# [Set problem]
Lines from the one containing "What physical distance exists" through the last line of the data are to be repeated word for word, both ends included.
────────
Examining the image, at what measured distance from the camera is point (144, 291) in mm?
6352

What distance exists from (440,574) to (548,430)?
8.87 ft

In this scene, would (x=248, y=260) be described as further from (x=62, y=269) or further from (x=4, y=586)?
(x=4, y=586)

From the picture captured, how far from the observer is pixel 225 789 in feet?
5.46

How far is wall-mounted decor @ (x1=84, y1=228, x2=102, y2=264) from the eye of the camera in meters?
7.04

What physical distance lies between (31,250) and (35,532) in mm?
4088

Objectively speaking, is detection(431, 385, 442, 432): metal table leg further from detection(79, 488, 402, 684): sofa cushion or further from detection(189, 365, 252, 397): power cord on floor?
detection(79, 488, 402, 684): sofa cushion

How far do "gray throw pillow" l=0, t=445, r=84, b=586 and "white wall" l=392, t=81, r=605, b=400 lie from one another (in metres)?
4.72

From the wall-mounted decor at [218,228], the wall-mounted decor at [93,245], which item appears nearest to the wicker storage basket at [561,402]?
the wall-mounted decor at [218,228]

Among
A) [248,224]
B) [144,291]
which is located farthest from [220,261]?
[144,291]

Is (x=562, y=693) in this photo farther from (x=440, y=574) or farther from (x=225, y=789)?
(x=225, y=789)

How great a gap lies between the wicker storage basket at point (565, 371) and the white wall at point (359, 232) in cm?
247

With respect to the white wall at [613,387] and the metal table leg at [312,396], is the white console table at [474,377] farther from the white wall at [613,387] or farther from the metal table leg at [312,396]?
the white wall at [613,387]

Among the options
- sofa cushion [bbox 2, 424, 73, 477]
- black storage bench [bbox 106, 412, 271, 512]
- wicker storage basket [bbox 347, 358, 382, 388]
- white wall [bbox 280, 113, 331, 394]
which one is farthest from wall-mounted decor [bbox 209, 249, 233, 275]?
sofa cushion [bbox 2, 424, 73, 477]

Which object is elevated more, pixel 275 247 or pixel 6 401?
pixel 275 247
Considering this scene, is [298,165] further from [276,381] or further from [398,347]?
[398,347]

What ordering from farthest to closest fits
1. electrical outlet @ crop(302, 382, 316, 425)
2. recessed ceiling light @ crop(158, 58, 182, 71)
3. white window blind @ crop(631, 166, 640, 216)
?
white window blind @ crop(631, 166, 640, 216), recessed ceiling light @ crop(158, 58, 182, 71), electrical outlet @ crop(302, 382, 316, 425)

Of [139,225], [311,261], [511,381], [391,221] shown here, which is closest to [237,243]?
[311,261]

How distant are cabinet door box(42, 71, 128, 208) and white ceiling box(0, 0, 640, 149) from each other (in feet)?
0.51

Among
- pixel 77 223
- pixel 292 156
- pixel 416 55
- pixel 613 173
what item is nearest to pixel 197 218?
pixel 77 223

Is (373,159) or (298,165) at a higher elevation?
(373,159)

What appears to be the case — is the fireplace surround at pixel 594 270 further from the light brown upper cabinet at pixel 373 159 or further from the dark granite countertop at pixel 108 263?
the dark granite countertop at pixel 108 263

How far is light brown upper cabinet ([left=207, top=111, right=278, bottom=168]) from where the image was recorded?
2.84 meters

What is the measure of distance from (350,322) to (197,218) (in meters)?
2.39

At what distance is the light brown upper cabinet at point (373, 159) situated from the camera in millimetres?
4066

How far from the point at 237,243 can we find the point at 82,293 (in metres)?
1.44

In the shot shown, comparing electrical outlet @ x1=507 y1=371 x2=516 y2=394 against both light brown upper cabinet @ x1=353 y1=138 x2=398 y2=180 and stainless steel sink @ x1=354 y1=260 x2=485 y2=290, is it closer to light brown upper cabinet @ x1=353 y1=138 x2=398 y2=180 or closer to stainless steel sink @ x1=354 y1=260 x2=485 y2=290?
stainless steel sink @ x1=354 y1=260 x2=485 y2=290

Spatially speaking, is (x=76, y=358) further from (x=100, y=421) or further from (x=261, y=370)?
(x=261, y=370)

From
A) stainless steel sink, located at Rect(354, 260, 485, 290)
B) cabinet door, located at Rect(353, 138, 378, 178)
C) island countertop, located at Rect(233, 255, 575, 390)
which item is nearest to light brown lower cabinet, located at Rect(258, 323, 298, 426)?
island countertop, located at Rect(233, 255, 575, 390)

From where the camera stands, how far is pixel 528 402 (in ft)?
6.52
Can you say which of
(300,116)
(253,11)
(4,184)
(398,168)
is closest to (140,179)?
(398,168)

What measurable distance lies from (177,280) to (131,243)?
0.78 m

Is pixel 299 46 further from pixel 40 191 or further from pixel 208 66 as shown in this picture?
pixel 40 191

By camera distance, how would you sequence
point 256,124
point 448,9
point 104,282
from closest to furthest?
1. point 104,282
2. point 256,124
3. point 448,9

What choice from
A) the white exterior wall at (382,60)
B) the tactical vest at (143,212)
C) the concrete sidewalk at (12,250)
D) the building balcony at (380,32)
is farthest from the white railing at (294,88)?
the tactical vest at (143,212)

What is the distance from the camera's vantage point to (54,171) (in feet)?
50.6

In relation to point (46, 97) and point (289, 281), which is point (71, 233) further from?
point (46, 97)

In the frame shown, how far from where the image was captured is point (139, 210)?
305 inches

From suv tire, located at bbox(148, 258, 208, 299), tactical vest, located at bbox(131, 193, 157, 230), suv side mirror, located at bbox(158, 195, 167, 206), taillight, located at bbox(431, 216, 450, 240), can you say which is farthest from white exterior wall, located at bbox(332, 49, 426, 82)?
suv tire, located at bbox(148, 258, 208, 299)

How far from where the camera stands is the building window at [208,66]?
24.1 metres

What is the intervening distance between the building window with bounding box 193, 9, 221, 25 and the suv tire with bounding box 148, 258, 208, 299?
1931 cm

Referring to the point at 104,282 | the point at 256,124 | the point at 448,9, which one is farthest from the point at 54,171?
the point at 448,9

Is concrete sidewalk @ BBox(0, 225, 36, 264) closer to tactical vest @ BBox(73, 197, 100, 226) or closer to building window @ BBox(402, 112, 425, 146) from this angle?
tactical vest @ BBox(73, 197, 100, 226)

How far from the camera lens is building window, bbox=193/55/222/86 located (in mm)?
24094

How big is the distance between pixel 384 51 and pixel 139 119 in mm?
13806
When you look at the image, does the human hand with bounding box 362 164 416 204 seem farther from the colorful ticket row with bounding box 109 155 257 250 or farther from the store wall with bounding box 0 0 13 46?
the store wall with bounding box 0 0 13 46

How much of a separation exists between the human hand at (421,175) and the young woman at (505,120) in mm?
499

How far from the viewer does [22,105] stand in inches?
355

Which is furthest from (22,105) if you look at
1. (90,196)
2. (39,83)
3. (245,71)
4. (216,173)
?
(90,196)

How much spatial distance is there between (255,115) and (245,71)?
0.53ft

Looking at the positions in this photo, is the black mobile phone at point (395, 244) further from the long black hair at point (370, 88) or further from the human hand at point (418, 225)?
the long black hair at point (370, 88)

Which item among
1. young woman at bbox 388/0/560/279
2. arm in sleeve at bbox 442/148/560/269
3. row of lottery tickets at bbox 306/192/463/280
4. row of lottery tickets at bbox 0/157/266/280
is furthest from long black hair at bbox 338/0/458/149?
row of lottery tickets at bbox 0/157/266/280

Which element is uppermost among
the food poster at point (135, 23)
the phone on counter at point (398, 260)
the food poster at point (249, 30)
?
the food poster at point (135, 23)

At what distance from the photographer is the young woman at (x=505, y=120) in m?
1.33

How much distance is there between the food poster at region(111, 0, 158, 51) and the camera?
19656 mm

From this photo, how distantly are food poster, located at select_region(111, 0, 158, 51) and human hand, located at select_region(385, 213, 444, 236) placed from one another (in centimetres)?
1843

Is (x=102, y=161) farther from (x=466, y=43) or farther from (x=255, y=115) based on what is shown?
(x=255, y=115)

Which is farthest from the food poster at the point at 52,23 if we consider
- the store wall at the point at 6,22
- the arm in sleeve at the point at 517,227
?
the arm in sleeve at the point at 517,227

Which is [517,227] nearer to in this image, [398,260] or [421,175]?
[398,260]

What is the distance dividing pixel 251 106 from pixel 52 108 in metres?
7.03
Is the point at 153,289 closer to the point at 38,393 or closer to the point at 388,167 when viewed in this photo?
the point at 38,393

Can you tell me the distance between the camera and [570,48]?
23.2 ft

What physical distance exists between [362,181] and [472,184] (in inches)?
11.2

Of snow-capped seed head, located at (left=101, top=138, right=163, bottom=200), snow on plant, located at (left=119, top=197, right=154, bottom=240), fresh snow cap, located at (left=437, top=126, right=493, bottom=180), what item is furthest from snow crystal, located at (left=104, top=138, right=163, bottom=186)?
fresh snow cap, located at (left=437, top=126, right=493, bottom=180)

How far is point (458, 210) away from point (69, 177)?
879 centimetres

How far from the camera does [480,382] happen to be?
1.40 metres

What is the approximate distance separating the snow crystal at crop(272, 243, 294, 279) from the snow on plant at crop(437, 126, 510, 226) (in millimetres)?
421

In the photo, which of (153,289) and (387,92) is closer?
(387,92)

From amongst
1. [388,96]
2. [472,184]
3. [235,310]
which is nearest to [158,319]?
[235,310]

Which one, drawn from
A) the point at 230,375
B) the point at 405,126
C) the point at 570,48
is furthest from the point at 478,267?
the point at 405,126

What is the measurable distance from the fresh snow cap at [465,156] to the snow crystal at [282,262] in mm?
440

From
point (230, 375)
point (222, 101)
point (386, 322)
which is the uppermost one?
────────
# [Complete response]
What physical distance exists between [362,181] and [472,184] (in inches)?
11.2

Of snow-capped seed head, located at (left=101, top=138, right=163, bottom=200), snow on plant, located at (left=119, top=197, right=154, bottom=240), fresh snow cap, located at (left=437, top=126, right=493, bottom=180), what item is furthest from snow crystal, located at (left=104, top=138, right=163, bottom=186)?
fresh snow cap, located at (left=437, top=126, right=493, bottom=180)

How far is point (458, 210) away from point (69, 177)?
879 centimetres

How far from the camera does [480,382] happen to be?
1.40 metres

What is the approximate distance separating the snow crystal at crop(272, 243, 294, 279) from the snow on plant at crop(437, 126, 510, 226) (in millimetres)?
421

In the photo, which of (153,289) and (387,92) is closer?
(387,92)

From amongst
1. [388,96]
2. [472,184]
3. [235,310]
which is nearest to [158,319]?
[235,310]

Which one, drawn from
A) the point at 230,375
B) the point at 405,126
C) the point at 570,48
is furthest from the point at 478,267?
the point at 405,126

What is the measurable distance from the fresh snow cap at [465,156] to the snow crystal at [282,262] in mm?
440

From
point (230, 375)
point (222, 101)
point (386, 322)
which is the uppermost one?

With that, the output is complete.